Who give-a Jack Jonce one-a little-a tap?
Who make-a him take-a one big-a long nap?
Who wipe-a da Africa off-a da map?
It’s a Jim-a-da-Jeff.
When Johnson finally climbed into the ring to fight Jeffries in Reno, Nevada, on July 4, 1910, the crowd began its chant of “Kill the nigger!” A band struck up “All Coons Look Alike to Me.” If this displeased Johnson, he did not show it in the ring. Johnson destroyed Jeffries, humiliated him both fistically and verbally, taunting him and his cornermen throughout the fight. “Hardly a blow had been struck when I knew that I was Jeff’s master,” Johnson wrote in his autobiography.
When Johnson’s triumph was announced around the country, there were riots in Illinois, Missouri, New York, Ohio, Pennsylvania, Colorado, and the District of Columbia. In Houston, a white man slashed the throat of a black man named Charles Williams for cheering Johnson too enthusiastically. In Washington, D.C., a group of blacks stabbed two white men to death. In the town of Uvalda, Georgia, a gang of white men opened fire on a group of blacks celebrating the Johnson victory; three black men were killed and five wounded. In Manhattan, police rescued a black man who was just about to be lynched. Thousands of whites gathered on Eighth Avenue, threatening to beat any black man who showed up. No racial event until the assassination of Martin Luther King, Jr., in 1968, would set off such a violent reaction. Terrified, Congress passed a bill banning the interstate distribution of fight films. Various religious and right-wing political groups that had never shown much interest in boxing before now wanted to ban it.

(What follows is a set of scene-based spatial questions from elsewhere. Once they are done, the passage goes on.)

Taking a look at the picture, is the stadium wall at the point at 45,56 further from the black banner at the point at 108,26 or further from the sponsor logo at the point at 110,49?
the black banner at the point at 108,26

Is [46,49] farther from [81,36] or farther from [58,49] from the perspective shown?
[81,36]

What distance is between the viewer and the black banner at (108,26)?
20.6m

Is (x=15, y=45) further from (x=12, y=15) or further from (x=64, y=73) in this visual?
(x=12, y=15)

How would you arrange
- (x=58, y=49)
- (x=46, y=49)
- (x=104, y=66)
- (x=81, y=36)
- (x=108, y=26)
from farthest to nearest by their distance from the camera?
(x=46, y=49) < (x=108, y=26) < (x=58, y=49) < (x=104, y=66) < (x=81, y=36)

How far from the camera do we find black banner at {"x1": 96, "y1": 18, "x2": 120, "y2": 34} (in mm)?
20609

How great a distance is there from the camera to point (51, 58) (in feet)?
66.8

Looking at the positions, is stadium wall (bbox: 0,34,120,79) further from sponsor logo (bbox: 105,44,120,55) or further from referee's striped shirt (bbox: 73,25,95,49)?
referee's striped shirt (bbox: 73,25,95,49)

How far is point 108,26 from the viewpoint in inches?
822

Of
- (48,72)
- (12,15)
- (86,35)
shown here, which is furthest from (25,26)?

Johnson, of course, was persecuted
wherever he went with cries of “Lynch him! Kill the nigger!” Even though this was the era of Booker T. Washington and the strategies of accommodation and gradualism, Johnson was defiant. He was probably the most publicly reviled black man of his time, and he tried not to show he cared. He even flaunted the sexual subtext of the hatred directed at him. He had affairs with young white women and prostitutes; his wife, a white woman named Etta Duryea, shot herself in 1912 after a year of marriage. When he invited reporters to watch him train, he wrapped his penis in gauze and displayed its grandeur under tight shorts. Johnson was magnificently defiant, and defiantly magnificent. He owned preposterously expensive cars and sipped vintage wines through a straw. He read widely in English, French, and Spanish (he was especially fond of the novels of Dumas) and played the bass viol. When he opened the Cabaret de Champion in Chicago he equipped the place with silver cuspidors.
Eventually, the white establishment had its way with Johnson, forcing him into prolonged exile. Johnson was prosecuted under the Mann Act, which was enacted to prevent commercial prostitution and the transport of women across state lines for immoral intent. Johnson avoided jail by wandering through Canada and Europe. Finally, he returned to the United States and served time in Leavenworth; in 1915, he lost his title in Havana to Jess Willard, claiming later that he had taken a dive. He ended his career as promoter of his own legacy and a raconteur in a dime museum. Muhammad Ali was keenly aware of the parallels with his own life. Years later, when talking with James Earl Jones, who played Johnson in The Great White Hope, Ali said his own exile from the ring after refusing the draft was “history all over again.”
“I grew to love the Jack Johnson image,” he said. “I wanted to be rough, tough, arrogant, the nigger white folks didn’t like.”